文書抜粋:
§ §

発見された場所はカラオ洞窟と言い、フィリピン最大の島であるルソン島の北東部、カガヤン州にある。石灰岩の山に七つの空洞を持つ洞窟があり、洞窟自体はもとから知られていた場所であり、一部は教会として改装されたり、また古代民族の信仰対象となっていたりもする場所である。
2007年から考古学的プロジェクトが行われており、ルソン原人の骨も2007年から見つかっていたが、今回新たに標本が加わったことで新種登録が可能になったものである。
現時点で見つかっているのは、3個体分と見られる足と手、大腿骨の一部、歯などの12点の標本。

§ §

演習資料:
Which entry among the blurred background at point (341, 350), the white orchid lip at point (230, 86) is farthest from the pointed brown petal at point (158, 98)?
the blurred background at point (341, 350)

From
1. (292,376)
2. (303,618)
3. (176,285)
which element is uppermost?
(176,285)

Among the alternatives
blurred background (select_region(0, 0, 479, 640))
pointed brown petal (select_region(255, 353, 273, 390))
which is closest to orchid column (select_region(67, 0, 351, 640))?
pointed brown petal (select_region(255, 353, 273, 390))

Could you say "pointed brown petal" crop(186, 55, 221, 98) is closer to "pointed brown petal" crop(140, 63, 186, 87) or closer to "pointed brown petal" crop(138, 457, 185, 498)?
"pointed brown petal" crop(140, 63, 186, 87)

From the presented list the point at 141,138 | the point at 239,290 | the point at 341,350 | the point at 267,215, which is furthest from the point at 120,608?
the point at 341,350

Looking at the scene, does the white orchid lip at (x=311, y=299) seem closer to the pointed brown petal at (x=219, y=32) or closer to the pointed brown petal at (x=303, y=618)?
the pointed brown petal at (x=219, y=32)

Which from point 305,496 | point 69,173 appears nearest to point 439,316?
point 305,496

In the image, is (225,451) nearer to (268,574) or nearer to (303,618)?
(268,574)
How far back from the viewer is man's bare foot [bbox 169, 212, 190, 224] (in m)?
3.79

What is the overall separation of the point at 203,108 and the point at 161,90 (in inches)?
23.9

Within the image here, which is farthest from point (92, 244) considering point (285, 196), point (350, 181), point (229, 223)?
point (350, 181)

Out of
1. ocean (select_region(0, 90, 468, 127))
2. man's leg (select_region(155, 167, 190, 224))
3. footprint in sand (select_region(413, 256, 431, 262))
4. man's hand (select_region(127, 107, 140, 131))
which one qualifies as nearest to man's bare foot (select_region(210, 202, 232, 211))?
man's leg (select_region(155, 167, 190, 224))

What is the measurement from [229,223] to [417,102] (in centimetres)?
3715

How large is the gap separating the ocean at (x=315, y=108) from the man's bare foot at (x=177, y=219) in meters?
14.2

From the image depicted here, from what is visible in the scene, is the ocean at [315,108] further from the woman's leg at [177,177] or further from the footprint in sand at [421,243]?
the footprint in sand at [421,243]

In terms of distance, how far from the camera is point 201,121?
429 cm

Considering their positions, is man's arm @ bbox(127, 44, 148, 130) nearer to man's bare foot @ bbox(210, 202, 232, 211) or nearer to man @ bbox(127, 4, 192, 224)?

§ §

設問:
1. 上の一覧で、文字列「image」を含む行がいくつあるか求め、その数だけを答えてください。大文字と小文字は区別します。
2. ルソン原人の骨の発見についての文章を、最後の文に続けて書き進めてください。

解答:
1. 3

2.
残存する化石の量から確定的なことが言えるわけではないようだが、インドネシアのフロレス原人同様、ルソン原人は新人に比べて小型であった可能性がある。またルソン島は、ユーラシア大陸からかなり海を隔てているため、ルソン原人はフロレス原人と同様に、より古いヒト属の原種が離島に隔離され、独自の進化を辿った残存個体群だったのではないかと見ることができる。
2004年にフロレス人が発見されたとき「他の島でも類似の現象が起こっていた可能性がある」という指摘は行われており、今回発見されたルソン原人がそれにあたると見る向きもあるようだ。